Bergeron et al20 and Kardash et al12 both performed a different analysis in the same group of patients, comparing dexamethasone with saline in patients undergoing primary total hip arthroplasty in a RCT. Therefore, we assessed their results as one study. Bergeron et al recorded complications in wound healing, osteonecrosis and SSI for each patient after six weeks and one year. The follow-up evaluation in the study of Kardash et al was carried out only 48 hours post-operatively, and a chart review after one month. Both authors found no increase in wound complications or infections. Mathiesen et al investigated the analgesic effect of dexamethasone and pregabalin in 120 hip arthroplasty patients in a RCT.15 Patients were followed during the first 24 hours post-operatively, without signs of wound infections. Rasmussen et al reported a preliminary study in which they examined the analgesic effect of a multimodal regime including dexamethasone in 42 hip arthroplasty patients.17 The duration of follow-up was 24 hours and wound healing complications or infections were not mentioned. Backes et al reported one superficial stich abscess in the dexamethasone group that was not considered to be a SSI.7
In eight studies, 1335 patients were investigated with 472 patients being included, 240 receiving dexamethasone and 228 receiving placebo. The reported incidence of surgical site infections was 0.0% for both the dexamethasone group and the control group.

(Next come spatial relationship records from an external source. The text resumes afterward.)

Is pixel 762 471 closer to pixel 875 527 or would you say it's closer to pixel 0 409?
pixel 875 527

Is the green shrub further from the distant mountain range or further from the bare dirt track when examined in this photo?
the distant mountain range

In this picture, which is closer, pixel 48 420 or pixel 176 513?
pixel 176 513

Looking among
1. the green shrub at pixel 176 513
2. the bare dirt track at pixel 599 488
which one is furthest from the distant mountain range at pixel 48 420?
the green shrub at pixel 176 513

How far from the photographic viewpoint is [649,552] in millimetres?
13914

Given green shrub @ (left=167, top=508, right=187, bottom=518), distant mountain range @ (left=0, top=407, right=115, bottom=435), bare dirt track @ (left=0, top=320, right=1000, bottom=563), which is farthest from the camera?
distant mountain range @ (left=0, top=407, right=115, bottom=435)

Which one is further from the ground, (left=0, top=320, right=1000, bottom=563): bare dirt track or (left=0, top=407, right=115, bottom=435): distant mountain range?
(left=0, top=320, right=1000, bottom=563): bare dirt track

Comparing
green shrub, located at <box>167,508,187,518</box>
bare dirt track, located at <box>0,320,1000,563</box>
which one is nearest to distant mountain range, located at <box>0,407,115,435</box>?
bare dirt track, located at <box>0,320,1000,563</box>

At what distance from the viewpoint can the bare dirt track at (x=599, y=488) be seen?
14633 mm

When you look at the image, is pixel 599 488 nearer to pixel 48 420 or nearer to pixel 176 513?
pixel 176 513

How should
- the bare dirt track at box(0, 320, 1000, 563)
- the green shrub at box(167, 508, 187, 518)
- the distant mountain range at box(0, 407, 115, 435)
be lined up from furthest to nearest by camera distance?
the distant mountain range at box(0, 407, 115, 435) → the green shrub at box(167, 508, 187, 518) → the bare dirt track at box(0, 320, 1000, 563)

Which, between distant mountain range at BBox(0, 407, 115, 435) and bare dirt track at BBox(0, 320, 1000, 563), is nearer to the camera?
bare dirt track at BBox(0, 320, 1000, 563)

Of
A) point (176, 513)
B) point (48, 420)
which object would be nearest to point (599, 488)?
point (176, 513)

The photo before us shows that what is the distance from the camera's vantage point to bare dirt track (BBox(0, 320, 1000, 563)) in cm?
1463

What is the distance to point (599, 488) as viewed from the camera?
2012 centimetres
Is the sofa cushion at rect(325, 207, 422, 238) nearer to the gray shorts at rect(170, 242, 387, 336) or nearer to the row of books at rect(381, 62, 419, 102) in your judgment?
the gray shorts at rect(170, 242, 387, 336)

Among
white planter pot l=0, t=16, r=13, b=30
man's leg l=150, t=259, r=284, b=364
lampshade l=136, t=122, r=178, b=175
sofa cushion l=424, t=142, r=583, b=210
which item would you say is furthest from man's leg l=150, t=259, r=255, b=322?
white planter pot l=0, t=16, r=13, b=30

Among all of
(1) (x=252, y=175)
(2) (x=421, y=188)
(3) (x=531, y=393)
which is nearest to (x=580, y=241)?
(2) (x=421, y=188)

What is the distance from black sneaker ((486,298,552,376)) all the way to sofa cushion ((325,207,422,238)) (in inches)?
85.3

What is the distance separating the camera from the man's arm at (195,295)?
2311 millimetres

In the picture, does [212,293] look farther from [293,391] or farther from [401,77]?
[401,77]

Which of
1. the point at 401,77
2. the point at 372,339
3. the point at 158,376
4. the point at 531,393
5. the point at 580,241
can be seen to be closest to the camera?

None of the eight included studies (1335 patients) convincingly demonstrated any increase in risk of SSI after a single dose of dexamethasone during total hip or knee arthroplasty (Table 2). The main limitation of this systematic review is the fact that the included studies were not specifically designed to investigate the risk of SSI after a single dose of dexamethasone, and lacked an adequate follow-up and sample size in this respect. The primary outcome of the included studies varied from functional outcome,20 post-operative analgesia or morphine consumption13,15,17 and length of stay7 (Table 1). The duration of clinical follow-up (i.e. not by telephone or questionnaire), is far too short for a good evaluation of wound healing in most studies (Table 2). However, the included studies are currently the only available RCTs in which the effect of a single low dose of dexamethasone is evaluated in adult hip and knee arthroplasty patients. It might be questionable to conduct a systematic review without truly sufficient studies with adequate outcome parameters and follow-up to evaluate the impact of dexamethasone on SSI. However, we believe that the potential consequences for arthroplasty patients and the common use of dexamethasone justifies this systematic review. With the currently available literature it cannot be concluded that peri-operative dexamethasone has no impact on SSI.
The incidence of SSI after knee arthroplasty is low, about 0.3% to 1% and its cause is multi-factorial.22 On the basis of this information we conducted a sample size analysis. To detect a clinically meaningful 30% increase in SSI with a power of 90% and an alpha of 0.05, a group size of 27 205 patients would be required to demonstrate an association between dexamethasone and SSI. Certainly, such an extensive RCT is unlikely to be performed. However, in recent years, various data registry studies of SSI using national databases have been conducted.22,23 Unfortunately, in this database the medication given peri-operatively was not registered in detail. However, considering the present and future absence of convincing data, evidence has to be based on the available data and pathophysiological reasoning. Such evidence is always debatable because of possible bias. Therefore, we divided the discussion into a ‘pro’ part from the anaesthesiologists’ point of view and a ‘con’ part from the orthopaedic surgeons’ point of view.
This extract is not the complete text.